Friday, October 10, 2003

Also from Power Engineering...

Rising Wind — Time to Take a Closer Look

By Jim Caldwell, Policy Director,
American Wind Energy Association

Wind power is a reality today. More than 2,000 MW of wind generation — enough to serve more than 600,000 average American homes — were installed in the U.S. in the past two years alone. With continued government encouragement to accelerate its development, this increasingly competitive source of energy can provide at least six percent of the nation's electricity by 2020 (about 100,000 MW of nameplate capacity) and revitalize farms and rural communities — without consuming any natural resource or emitting any pollution or greenhouse gases.

Perhaps because of its growing success, questions about the feasibility and cost of integrating large amounts of wind into the grid have arisen within the traditional energy community. Some are disturbed by the fact that the wind does not blow all of the time, making a wind plant's generation variable and generally outside human command – thus quite different from other utility generating options.

Many of the assertions that have been made about wind integration issues over the past two decades have a grain of truth. Indeed, it would be better if wind were "dispatchable" like most other generating resources. Yet despite its modest drawbacks, the wind energy industry has continued to advance steadily, weathering a difficult policy environment, and now stands as the "poster child" of the energy crises of the 1970s.

The amount of wind in the U.S. generating mix, and in many regional portfolios, can be substantially increased with little or no operating difficulty. Wind today amounts to roughly 0.6 percent of national generating capacity, and 0.3 percent of electricity supply. Grids in California and Texas today operate with roughly 10 times that level of wind energy without difficulty. Grids in Denmark, and parts of Germany and Spain, operate with roughly 100 times that level of wind energy and only now are beginning to think about "special" investments in order to allow further expansion of wind energy.

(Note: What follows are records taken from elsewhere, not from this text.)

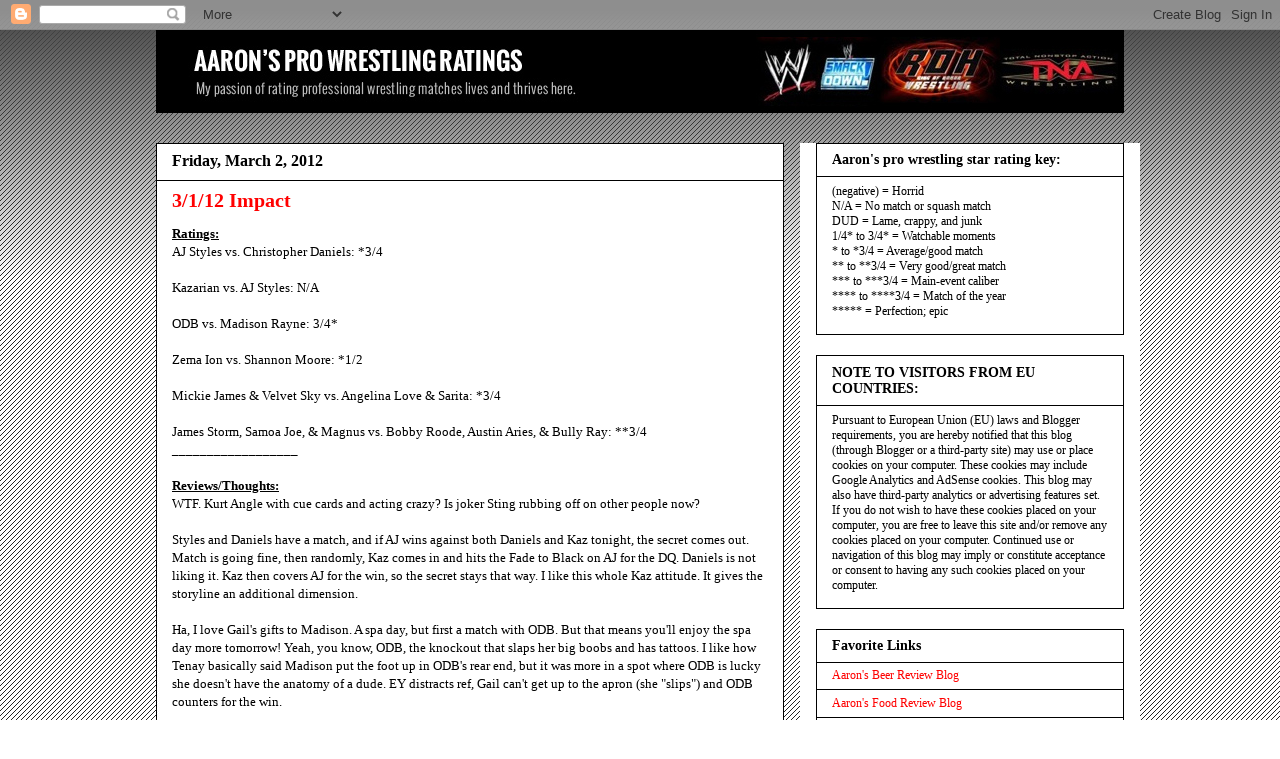

--- FILE ---
content_type: text/html; charset=UTF-8
request_url: http://www.wrestlingratings.aaronwakamatsu.com/b/stats?style=BLACK_TRANSPARENT&timeRange=ALL_TIME&token=APq4FmBDyCeSexA4U13EC51MxnGo4KQHcgdsuzVI7p3pxiDCoOzHjn1ES7A_E_rvstDCQchL8dOsGlNTjo9-KVsvHhDEP0b5ZQ
body_size: 265
content:
{"total":432449,"sparklineOptions":{"backgroundColor":{"fillOpacity":0.1,"fill":"#000000"},"series":[{"areaOpacity":0.3,"color":"#202020"}]},"sparklineData":[[0,15],[1,9],[2,5],[3,76],[4,63],[5,30],[6,12],[7,7],[8,10],[9,31],[10,22],[11,65],[12,29],[13,22],[14,31],[15,41],[16,31],[17,64],[18,77],[19,53],[20,49],[21,41],[22,17],[23,14],[24,27],[25,37],[26,55],[27,59],[28,100],[29,29]],"nextTickMs":1200000}

--- FILE ---
content_type: text/html; charset=utf-8
request_url: https://www.google.com/recaptcha/api2/aframe
body_size: 251
content:
<!DOCTYPE HTML><html><head><meta http-equiv="content-type" content="text/html; charset=UTF-8"></head><body><script nonce="YgF5Erw32uZQxtxBKG14PA">/** Anti-fraud and anti-abuse applications only. See google.com/recaptcha */ try{var clients={'sodar':'https://pagead2.googlesyndication.com/pagead/sodar?'};window.addEventListener("message",function(a){try{if(a.source===window.parent){var b=JSON.parse(a.data);var c=clients[b['id']];if(c){var d=document.createElement('img');d.src=c+b['params']+'&rc='+(localStorage.getItem("rc::a")?sessionStorage.getItem("rc::b"):"");window.document.body.appendChild(d);sessionStorage.setItem("rc::e",parseInt(sessionStorage.getItem("rc::e")||0)+1);localStorage.setItem("rc::h",'1769091463169');}}}catch(b){}});window.parent.postMessage("_grecaptcha_ready", "*");}catch(b){}</script></body></html>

Critics often suggest that because of its variability, wind cannot serve a given, steady amount of consumer demand. In fact, electricity demand is a constantly moving target. The more accurate picture is one of a number of generating plants moving on and off line throughout the day to meet a steadily shifting load. At any one time, only some 15 percent of the total generating capacity on line is consciously "dispatched" to keep load and generation in balance. Obviously, a variable generating source fits into this latter picture much more readily. In fact, at relatively low "penetrations" (where wind is providing less than, say, 10-20 percent of the electricity on a system in any given hour), its variability is essentially lost within the larger, shifting variability of the system.

A real-world example of a high-wind utility system can be seen in western Denmark, where the utility ELTRA obtains more than 100 percent of its electricity from wind during some low-load hours of the year (the surplus is exported), and where wind constitutes more than 50 percent of required system capacity and non-dispatchable small combined-heat-and-power plants constitute another 30 percent. ELTRA is indeed making changes to its system to improve its operations and to accommodate new offshore wind farms, but there is no indication that a wholesale shift away from wind is needed or desired.

Finally, critics have also suggested that the added costs of incorporating wind's variability will be substantial — 2 cents/kWh or more. But a series of recent studies by Xcel Energy, the Bonneville Power Administration, and PacifiCorp, as well as several European countries, have found the actual cost at "moderate" penetration levels (15-25 percent of the total energy requirement) to be roughly an order of magnitude lower, or, at most, about 0.2 to 0.3 cents/kWh.

The limits to adding wind generation are generally economic, not technical. The technical limit without significant special investment like storage or dedicated export is reached at the point when wind is providing about 40 percent of the total electricity generated on the system on an annual basis. The costs associated with adding wind are negligible at low penetration levels, modest at medium levels, and can be moderated even at relatively high level. What constitutes "low," "medium," and "high" penetration levels is variable, and primarily depends on the size of the region in question, the "tariff" and cost allocation structure that applies to users of the transmission system, the "stiffness" of the transmission grid, and the flexibility of other generation on the system.

When nuclear power was first introduced in large amounts to the U.S. utility system, a number of "special" investments and changes in operating procedures were required to accommodate it and the possibility it brought of large, "lumpy" plants suddenly going out of service and imperiling system stability. Wind power is simply another new energy source, with different operating characteristics, that will require its own set of changes to be fully integrated.

Wind is cost effective for widespread commercial application — new wind plants can and do compete with new generating plants using other technologies. Today, most new generating plants constructed in the U.S. are fueled by natural gas. Yet, new wind plants are expected to be cheaper than new gas plants as the existing stores of natural gas are used up and as new capital must be spent to discover more domestic natural gas or import it from areas of the world with a surplus.

Given the many advantages that wind offers to utility managers (reduced water use, no emissions or wastes to manage, fixed energy price, added diversity and reduced fuel price risk, strong economic development benefits for rural states and counties), it is time to give this energy source a closer look.